#### Task 1
Please reproduce the entries from the line that contains "Spatially speaking, does" through the last line of the entries, including both ends.

Lyrically, Banerjee goes for the jugular, sometimes with tongue in cheek but generally not. These are songs for guys. Banerjee’s characters, if they are in fact characters, have no stomach for drama, no patience for indecisive girls holding out for men they’ll never be able to measure up to. And these women don’t get off easy. The funniest and most spot-on cut here is Long Way Home: what the Stooges’ Rich Bitch was to Detroit, 1976, this one is to Brooklyn, 2010, a brutal dismissal of a “dress up doll with a goofy drawl” who finds that she’s no match for New York heartlessness. By contrast, Just Another Day (not the McCartney hit, in case you’re wondering) is equally vicious but far more subtle. Banerjee lets the gentrifier girl’s aimless daily routine slowly unwind: finally awake by noon, “She tells herself if life’s a game, it isn’t hard to play/’Cause all you lose is just another day.”

#### Dataset
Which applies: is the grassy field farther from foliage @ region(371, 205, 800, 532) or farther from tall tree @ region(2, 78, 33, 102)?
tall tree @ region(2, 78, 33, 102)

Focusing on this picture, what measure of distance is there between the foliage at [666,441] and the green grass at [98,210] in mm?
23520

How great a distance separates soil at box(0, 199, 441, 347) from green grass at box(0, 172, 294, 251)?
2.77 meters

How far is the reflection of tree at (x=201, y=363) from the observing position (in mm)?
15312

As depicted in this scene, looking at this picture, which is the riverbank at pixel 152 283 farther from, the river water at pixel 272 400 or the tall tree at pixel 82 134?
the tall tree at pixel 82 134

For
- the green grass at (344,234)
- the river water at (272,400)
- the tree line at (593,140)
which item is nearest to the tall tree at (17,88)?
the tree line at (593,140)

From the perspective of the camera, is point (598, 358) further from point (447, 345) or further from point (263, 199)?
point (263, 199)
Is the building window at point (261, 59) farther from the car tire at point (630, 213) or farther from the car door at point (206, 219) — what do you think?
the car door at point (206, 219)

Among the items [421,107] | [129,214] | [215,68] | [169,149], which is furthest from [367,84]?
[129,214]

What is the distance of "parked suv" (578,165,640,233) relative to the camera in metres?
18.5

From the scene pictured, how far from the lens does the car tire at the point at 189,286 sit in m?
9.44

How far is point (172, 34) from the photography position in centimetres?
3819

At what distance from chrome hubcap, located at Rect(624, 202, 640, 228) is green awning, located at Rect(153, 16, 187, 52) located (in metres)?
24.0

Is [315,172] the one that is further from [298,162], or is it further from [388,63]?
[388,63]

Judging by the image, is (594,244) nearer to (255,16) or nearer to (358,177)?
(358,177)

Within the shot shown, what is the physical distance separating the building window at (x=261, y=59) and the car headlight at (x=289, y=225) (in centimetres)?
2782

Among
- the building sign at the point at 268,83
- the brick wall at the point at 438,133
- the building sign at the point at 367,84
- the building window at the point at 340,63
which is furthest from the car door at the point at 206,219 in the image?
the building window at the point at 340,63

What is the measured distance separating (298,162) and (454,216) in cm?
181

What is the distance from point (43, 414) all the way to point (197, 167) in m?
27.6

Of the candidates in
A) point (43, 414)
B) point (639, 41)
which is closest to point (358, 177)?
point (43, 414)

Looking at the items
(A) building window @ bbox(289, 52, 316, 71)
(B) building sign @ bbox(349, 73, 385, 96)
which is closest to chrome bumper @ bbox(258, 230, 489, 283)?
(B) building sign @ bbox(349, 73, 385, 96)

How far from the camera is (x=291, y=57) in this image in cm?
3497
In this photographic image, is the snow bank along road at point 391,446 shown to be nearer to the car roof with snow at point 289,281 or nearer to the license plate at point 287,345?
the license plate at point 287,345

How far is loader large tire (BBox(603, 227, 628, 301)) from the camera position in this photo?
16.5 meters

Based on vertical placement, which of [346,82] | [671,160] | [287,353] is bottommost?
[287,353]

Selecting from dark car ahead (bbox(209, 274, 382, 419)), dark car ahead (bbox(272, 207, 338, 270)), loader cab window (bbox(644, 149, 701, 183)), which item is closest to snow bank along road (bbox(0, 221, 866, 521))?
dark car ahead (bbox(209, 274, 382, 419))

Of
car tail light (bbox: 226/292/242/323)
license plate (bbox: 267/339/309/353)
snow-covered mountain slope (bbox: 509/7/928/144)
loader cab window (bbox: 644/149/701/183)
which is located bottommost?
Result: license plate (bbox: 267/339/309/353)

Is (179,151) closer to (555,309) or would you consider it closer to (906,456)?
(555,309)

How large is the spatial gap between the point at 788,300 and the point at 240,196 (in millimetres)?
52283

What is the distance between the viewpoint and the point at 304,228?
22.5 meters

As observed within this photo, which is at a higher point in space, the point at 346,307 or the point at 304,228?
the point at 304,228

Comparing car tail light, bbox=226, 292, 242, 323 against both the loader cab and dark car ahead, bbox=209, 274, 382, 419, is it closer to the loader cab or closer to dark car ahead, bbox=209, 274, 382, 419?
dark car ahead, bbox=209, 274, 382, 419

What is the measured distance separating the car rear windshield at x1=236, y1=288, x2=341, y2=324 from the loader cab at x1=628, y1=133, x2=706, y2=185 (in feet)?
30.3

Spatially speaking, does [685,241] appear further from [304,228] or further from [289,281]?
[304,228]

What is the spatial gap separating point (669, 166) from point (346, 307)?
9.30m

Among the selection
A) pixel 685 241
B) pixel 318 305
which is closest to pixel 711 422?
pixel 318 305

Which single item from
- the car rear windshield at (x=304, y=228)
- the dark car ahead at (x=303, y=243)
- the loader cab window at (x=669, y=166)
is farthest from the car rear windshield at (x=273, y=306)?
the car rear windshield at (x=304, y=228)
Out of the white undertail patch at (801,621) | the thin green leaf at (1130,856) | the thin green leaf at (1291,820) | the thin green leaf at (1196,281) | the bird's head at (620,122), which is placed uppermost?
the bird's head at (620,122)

#### Task 2
In the music review, which Stooges song is Long Way Home compared to?

#### Worked answer 1
Spatially speaking, does [685,241] appear further from [304,228] or further from [289,281]?
[304,228]

What is the spatial gap separating point (669, 166) from point (346, 307)?
9.30m

Among the selection
A) pixel 685 241
B) pixel 318 305
which is closest to pixel 711 422?
pixel 318 305

Which single item from
- the car rear windshield at (x=304, y=228)
- the dark car ahead at (x=303, y=243)
- the loader cab window at (x=669, y=166)
is farthest from the car rear windshield at (x=273, y=306)?
the car rear windshield at (x=304, y=228)
Out of the white undertail patch at (801,621) | the thin green leaf at (1130,856) | the thin green leaf at (1291,820) | the thin green leaf at (1196,281) | the bird's head at (620,122), which is placed uppermost?
the bird's head at (620,122)

#### Worked answer 2
Rich Bitch